Por Juliano Mello.
O artigo 1.579 do Código Civil prevê:
O divórcio não modificará os direitos e deveres dos pais em relação aos filhos.
Parágrafo único. Novo casamento de qualquer dos pais, ou de ambos, não poderá importar restrições aos direitos e deveres previstos neste artigo.
É muito claro o direcionamento exposto na lei, que deveria nortear a postura dos agora ex-cônjuges.*
Nada obstante, infelizmente nos deparamos, na prática, com situações em que o cônjuge que vai embora acaba rompendo relações também com os filhos oriundos da relação.
Tal postura causa traumas profundos na criança, que não raro aufere grandes prejuízos emocionais e psicológicos decorrentes do abandono.
Porém, a situação pode mudar.
Não é difícil demais acontecer situação em que o genitor que esteve ausente arrepende-se, e intenta corrigir o que fora feito, recuperando o convívio e restabelecendo a relação com os filhos.
É claro que suas emoções estarão à flor de pele, e é compreensível que ele tenha pressa em recuperar o que perdera.
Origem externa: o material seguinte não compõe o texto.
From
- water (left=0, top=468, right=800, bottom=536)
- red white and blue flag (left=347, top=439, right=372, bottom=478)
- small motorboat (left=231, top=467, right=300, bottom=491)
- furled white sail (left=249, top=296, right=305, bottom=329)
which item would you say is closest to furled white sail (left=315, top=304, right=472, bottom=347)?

Porém, cabe ao advogado “colocar a bola no chão”, por assim dizer, e administrar a situação de forma calma e racional.
Como assim?
Em situações como essa, pode ser que o genitor antes ausente, ao retornar, enfrente uma compreensível e previsível resistência por parte do outro genitor, que ficou com a guarda dos filhos.
Ciente de seus direitos, porém embriagado pela afoiteza, ele talvez contrate um advogado para requerer a modificação da guarda, para a modalidade compartilhada, por exemplo.
Entretanto, “a pressa é inimiga da perfeição”, como diz o provérbio, e fazer este movimento logo de cara pode significar “queimar a largada”.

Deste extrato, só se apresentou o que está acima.